◆ **Exercise directions**
Copy the records below word for word, beginning at the line that contains "Have a look" and ending after the line that contains "3.34 metres".

━━━ Records shown ━━━

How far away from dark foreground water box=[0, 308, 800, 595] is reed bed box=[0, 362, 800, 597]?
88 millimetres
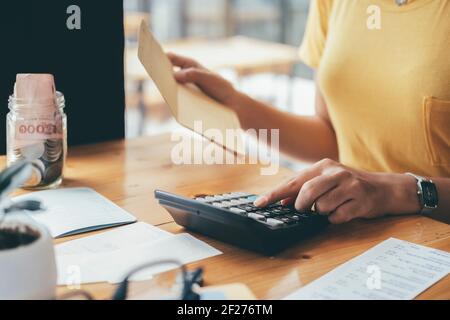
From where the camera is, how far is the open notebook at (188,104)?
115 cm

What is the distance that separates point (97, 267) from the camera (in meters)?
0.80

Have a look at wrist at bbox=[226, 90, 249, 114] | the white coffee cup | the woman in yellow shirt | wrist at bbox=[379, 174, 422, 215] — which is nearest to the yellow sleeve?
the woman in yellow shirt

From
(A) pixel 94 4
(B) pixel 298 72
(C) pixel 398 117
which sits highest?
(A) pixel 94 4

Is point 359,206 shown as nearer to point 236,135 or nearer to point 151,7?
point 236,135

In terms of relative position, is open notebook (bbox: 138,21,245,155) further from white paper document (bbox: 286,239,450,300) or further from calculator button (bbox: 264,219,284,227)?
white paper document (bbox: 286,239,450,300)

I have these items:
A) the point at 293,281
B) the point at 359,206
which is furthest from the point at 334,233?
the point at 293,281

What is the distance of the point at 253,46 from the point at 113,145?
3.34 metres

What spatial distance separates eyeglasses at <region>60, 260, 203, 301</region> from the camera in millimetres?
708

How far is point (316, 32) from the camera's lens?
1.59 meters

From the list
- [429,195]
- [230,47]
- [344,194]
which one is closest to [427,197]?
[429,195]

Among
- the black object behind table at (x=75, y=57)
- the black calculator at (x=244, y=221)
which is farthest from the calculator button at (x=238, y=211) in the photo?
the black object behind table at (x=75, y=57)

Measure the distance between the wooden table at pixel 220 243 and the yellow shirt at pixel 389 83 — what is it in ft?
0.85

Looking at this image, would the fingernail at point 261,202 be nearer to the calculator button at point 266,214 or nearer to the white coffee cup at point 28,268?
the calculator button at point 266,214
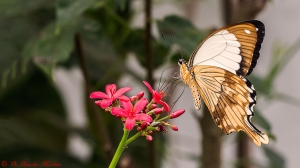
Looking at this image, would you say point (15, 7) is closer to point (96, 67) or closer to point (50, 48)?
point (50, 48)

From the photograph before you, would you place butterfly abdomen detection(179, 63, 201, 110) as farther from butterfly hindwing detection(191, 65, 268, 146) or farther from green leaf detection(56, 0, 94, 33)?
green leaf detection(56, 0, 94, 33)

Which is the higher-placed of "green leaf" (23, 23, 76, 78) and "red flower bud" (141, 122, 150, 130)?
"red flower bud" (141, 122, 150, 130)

━━━

◆ **Response to the task**
Have a look at wrist at bbox=[226, 90, 249, 114] | the white coffee cup | the woman in yellow shirt | wrist at bbox=[379, 174, 422, 215] — which is nearest to the yellow sleeve?
the woman in yellow shirt

From
(A) pixel 94 4
(B) pixel 298 72
(C) pixel 398 117
which sits highest?
(A) pixel 94 4

Is point 359,206 shown as nearer to point 236,135 or nearer to point 151,7?
point 236,135

In terms of relative position, is open notebook (bbox: 138,21,245,155) further from white paper document (bbox: 286,239,450,300) or further from calculator button (bbox: 264,219,284,227)?
white paper document (bbox: 286,239,450,300)

I have these items:
A) the point at 293,281
B) the point at 359,206
which is furthest from the point at 334,233?
the point at 293,281

What is the distance of the point at 253,46 from the point at 113,145?
3.34 metres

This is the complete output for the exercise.